═══ SELECTED TEXT ═══

This is my JavaScript:

    $('#btnAdd').click ( function () {
    $('form#ticketinfo').submit (

        function (event)    
        {
            event.preventDefault(); //Avoid that the event 'submit' continues with its normal execution, so that, we avoid to reload the whole page
            $.post(
                url+"ticketinfo/add", //The variable 'url' must store the base_url() of our application
                $("form#ticketinfo").serialize(), //Serialize all the content of our form to URL format

                function (response) 
                {
                }
            );


    });
});

What it does:

When I click on #btnAdd it submits the form via AJAX with the specified URL. When I click #next it makes a regular (not AJAX) post to the target URL specified in the form's "action" executes a block of code and redirects me to another page.

═══

USING THE INFORMATION —
1/ Answer these from the post on AJAX form submission:
(a) According to the comment, what must the variable 'url' store?
(b) What method is called on the event to avoid reloading the whole page?
(c) What happens when #next is clicked?
2/ Return, word for word, the portion of the post on AJAX form submission from "function (response)" up to and including "to another page.".
3/ Carry the post on AJAX form submission further, beginning after its final sentence.

═══ AVAILABLE DATA ═══

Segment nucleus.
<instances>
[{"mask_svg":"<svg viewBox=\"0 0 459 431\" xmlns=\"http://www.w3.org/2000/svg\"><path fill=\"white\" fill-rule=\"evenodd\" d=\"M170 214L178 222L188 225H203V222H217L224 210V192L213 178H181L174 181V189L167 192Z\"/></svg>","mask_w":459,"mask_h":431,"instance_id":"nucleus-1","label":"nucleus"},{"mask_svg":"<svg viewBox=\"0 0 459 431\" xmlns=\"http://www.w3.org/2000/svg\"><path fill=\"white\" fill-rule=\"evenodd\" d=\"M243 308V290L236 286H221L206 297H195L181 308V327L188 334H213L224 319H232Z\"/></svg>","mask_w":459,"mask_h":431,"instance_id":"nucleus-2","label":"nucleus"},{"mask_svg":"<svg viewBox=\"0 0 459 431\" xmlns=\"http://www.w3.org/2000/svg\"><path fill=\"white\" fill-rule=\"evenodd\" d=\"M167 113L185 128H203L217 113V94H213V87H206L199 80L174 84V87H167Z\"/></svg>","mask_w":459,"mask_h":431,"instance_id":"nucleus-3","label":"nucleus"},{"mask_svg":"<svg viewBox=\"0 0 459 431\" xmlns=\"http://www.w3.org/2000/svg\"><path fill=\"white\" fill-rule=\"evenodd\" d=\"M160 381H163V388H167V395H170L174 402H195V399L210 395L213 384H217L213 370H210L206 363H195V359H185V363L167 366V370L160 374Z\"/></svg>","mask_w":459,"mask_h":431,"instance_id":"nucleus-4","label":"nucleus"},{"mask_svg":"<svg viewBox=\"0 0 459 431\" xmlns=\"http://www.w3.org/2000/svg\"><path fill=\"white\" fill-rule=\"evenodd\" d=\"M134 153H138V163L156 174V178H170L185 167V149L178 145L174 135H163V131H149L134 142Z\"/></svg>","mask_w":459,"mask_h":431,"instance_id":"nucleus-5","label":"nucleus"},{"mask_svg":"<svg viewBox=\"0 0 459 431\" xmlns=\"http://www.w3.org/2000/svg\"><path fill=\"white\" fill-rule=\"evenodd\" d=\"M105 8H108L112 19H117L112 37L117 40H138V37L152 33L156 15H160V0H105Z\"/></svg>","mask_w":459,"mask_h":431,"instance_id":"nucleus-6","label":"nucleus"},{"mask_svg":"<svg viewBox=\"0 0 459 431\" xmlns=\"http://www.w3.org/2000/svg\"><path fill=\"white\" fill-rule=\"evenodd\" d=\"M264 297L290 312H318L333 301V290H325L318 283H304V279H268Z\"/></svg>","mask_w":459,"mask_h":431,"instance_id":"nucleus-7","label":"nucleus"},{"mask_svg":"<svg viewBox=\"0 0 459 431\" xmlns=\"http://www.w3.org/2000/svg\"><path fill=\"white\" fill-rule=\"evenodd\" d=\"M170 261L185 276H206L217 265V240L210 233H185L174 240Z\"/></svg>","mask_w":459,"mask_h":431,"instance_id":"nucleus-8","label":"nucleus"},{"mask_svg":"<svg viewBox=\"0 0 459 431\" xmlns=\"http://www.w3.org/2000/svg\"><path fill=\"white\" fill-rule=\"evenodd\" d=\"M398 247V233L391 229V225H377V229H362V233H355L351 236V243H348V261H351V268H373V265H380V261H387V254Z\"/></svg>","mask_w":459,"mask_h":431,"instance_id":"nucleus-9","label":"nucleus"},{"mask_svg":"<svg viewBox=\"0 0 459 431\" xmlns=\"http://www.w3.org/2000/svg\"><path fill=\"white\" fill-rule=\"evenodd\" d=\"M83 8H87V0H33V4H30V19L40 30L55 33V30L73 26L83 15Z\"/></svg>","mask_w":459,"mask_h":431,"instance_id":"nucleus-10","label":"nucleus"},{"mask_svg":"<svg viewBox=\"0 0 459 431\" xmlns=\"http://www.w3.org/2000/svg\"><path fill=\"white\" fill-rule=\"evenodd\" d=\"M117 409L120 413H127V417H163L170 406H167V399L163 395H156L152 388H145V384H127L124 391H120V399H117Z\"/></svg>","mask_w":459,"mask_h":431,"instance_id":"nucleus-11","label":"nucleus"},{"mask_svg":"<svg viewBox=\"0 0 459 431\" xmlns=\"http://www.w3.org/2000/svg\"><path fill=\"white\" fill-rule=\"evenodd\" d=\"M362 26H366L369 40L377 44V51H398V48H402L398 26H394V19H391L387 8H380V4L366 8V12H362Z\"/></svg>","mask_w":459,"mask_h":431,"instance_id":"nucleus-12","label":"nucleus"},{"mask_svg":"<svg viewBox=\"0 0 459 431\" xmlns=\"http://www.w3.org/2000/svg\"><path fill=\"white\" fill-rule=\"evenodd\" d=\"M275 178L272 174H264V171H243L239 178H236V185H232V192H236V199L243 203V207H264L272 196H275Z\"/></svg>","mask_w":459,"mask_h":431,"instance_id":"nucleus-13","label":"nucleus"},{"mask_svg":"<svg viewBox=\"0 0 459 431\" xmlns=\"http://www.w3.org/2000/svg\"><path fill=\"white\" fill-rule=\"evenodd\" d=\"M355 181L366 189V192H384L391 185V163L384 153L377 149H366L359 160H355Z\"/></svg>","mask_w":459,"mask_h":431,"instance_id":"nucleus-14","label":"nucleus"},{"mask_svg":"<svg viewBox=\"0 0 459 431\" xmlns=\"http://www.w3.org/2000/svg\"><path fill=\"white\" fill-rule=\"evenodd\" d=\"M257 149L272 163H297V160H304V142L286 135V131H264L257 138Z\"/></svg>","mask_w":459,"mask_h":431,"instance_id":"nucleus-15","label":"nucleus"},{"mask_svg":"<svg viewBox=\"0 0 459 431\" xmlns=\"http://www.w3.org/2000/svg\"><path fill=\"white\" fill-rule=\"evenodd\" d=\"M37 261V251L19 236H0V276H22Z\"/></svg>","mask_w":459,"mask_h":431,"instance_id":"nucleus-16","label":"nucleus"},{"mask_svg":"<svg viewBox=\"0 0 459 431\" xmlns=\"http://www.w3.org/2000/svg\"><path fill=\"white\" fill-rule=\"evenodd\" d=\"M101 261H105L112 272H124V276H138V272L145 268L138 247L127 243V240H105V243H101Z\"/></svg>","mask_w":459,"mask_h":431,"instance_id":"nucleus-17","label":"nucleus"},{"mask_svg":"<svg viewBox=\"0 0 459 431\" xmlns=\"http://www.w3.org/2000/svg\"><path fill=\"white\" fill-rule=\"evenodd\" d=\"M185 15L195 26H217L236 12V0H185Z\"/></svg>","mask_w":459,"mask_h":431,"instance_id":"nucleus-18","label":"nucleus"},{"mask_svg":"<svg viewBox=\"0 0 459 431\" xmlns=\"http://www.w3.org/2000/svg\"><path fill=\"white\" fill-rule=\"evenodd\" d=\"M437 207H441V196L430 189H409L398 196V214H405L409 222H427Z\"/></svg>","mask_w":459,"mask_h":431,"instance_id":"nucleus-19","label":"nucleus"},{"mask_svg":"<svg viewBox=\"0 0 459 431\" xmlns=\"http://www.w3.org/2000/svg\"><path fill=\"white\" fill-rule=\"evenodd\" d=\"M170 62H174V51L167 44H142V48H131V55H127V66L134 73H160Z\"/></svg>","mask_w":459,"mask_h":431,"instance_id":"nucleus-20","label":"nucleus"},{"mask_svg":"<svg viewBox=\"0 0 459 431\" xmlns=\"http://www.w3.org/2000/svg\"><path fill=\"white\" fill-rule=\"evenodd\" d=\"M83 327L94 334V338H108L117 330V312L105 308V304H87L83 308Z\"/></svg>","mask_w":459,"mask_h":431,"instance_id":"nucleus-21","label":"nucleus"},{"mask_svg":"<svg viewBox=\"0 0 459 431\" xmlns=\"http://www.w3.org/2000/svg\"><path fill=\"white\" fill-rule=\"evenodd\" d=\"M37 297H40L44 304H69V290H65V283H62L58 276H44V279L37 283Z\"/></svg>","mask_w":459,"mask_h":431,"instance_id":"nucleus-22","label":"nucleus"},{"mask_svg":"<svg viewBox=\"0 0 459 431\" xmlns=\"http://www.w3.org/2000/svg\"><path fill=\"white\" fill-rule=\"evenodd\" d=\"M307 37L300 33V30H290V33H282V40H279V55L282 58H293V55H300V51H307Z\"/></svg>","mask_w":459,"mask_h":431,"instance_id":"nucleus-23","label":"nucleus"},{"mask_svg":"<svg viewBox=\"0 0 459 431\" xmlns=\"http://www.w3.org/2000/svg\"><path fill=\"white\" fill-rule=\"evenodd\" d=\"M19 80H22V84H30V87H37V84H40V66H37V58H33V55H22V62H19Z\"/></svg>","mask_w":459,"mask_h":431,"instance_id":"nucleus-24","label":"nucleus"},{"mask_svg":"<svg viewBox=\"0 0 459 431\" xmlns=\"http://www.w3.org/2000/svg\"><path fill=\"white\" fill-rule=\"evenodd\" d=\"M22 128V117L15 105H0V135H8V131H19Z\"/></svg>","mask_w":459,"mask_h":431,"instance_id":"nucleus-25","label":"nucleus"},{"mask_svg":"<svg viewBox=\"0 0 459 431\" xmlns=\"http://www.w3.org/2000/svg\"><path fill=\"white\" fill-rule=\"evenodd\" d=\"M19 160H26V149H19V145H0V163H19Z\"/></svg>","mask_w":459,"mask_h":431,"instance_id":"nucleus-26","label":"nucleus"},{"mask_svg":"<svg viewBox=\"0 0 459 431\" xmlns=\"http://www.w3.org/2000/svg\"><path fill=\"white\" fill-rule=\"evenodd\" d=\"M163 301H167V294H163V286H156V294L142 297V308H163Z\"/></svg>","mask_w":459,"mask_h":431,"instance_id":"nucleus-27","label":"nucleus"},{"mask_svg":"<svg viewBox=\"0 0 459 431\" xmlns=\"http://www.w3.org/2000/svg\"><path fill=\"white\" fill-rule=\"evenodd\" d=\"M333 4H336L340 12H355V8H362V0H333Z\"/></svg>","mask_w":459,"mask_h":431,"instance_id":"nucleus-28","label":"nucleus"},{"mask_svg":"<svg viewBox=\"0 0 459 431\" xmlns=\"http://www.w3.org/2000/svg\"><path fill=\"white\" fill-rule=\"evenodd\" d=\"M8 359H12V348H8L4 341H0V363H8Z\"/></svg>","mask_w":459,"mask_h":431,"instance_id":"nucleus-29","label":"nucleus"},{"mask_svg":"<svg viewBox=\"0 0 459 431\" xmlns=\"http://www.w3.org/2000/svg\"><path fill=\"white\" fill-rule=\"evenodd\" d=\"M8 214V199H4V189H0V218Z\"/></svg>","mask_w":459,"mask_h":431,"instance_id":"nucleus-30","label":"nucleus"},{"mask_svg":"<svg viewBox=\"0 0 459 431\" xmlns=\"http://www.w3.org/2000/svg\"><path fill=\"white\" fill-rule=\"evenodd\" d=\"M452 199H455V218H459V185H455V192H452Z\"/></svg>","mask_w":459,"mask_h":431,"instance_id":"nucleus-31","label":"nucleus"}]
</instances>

═══

YOUR WRITTEN ANSWERS —
1/
(a) The base_url() of the application.
(b) event.preventDefault().
(c) It makes a regular (not AJAX) post to the target URL in the form's "action", executes a block of code, and redirects to another page.

2/
function (response) 
                {
                }
            );


    });
});

What it does:

When I click on #btnAdd it submits the form via AJAX with the specified URL. When I click #next it makes a regular (not AJAX) post to the target URL specified in the form's "action" executes a block of code and redirects me to another page.

3/
Both buttons work the way they should that is until after I click #btnAdd. When I click #next after I have clicked #btnAdd the form submits via AJAX to the URL specified in the jQuery function instead of making a normal post to the server.

In short #next performs the job of #btnAdd if I click #btnAdd first.

What both buttons should really do:

`#btnAdd` - submit form via AJAX

`#next` - submit form via regular post and redirect user.

I should also add that I want the buttons validation events to be triggered when the form submits either way, instead of having to write extra code to handle form validation.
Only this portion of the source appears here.